» **WHAT YOU HAVE TO DO**: How many lines within the records include the word "трех"? Only that number should be given.

Collected data

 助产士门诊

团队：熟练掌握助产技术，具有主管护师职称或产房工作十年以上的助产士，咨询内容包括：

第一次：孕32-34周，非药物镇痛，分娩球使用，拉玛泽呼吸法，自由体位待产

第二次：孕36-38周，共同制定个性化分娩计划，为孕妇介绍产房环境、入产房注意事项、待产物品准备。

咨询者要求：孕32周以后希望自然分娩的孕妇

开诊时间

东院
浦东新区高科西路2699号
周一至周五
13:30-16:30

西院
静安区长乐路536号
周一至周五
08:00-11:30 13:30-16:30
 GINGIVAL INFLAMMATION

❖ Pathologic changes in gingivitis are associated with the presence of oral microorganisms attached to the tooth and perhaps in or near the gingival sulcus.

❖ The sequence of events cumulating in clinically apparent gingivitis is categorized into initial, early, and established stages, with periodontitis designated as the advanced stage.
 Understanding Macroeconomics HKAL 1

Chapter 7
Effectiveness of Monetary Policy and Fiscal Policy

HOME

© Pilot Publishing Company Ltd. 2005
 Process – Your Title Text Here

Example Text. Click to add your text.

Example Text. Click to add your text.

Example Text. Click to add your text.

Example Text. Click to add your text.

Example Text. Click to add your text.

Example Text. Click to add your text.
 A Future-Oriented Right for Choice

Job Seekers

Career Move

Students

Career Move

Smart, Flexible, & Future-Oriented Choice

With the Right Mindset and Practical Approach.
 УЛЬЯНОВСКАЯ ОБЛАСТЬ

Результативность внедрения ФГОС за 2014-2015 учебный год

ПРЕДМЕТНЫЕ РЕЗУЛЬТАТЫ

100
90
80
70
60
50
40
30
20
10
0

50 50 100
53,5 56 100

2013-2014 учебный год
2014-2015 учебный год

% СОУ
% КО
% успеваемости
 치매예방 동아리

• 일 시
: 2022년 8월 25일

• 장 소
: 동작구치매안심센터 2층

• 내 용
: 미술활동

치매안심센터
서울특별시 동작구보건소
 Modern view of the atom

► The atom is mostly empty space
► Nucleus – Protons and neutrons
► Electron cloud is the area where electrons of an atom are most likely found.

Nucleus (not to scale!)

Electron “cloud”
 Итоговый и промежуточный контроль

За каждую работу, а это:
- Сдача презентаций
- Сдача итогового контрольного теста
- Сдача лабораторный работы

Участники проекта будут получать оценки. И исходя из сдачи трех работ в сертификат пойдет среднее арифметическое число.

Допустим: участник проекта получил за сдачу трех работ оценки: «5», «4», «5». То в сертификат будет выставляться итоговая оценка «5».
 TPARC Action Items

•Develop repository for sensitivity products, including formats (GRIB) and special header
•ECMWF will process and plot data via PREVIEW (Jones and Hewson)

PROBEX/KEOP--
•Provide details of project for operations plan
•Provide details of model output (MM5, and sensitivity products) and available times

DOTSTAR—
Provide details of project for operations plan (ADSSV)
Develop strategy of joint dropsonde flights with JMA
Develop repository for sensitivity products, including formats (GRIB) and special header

» **TASK OUTPUT**: 2